## Exercise requirements
Write out, without any change, the lines in the material below that run from the line with "Czajnik LAUBEN Electric Kettle 17CR" through the line with "Костюм Grimmo Принцесса", both included.

········

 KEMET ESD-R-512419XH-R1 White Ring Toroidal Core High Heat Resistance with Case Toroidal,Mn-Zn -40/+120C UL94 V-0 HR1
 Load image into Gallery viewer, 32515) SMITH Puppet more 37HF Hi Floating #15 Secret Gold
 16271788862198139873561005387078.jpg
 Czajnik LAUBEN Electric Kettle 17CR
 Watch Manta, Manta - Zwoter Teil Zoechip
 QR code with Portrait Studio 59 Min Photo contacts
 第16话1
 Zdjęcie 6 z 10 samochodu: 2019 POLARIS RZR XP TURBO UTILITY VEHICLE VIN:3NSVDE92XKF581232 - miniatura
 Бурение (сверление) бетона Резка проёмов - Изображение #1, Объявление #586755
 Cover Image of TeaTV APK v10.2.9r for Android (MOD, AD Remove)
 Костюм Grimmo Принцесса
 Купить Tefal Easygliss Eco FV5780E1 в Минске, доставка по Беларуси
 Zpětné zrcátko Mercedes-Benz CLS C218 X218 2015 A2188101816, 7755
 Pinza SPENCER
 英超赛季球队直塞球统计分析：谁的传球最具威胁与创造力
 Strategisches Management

········

## Response for this exercise
 Czajnik LAUBEN Electric Kettle 17CR
 Watch Manta, Manta - Zwoter Teil Zoechip
 QR code with Portrait Studio 59 Min Photo contacts
 第16话1
 Zdjęcie 6 z 10 samochodu: 2019 POLARIS RZR XP TURBO UTILITY VEHICLE VIN:3NSVDE92XKF581232 - miniatura
 Бурение (сверление) бетона Резка проёмов - Изображение #1, Объявление #586755
 Cover Image of TeaTV APK v10.2.9r for Android (MOD, AD Remove)
 Костюм Grimmo Принцесса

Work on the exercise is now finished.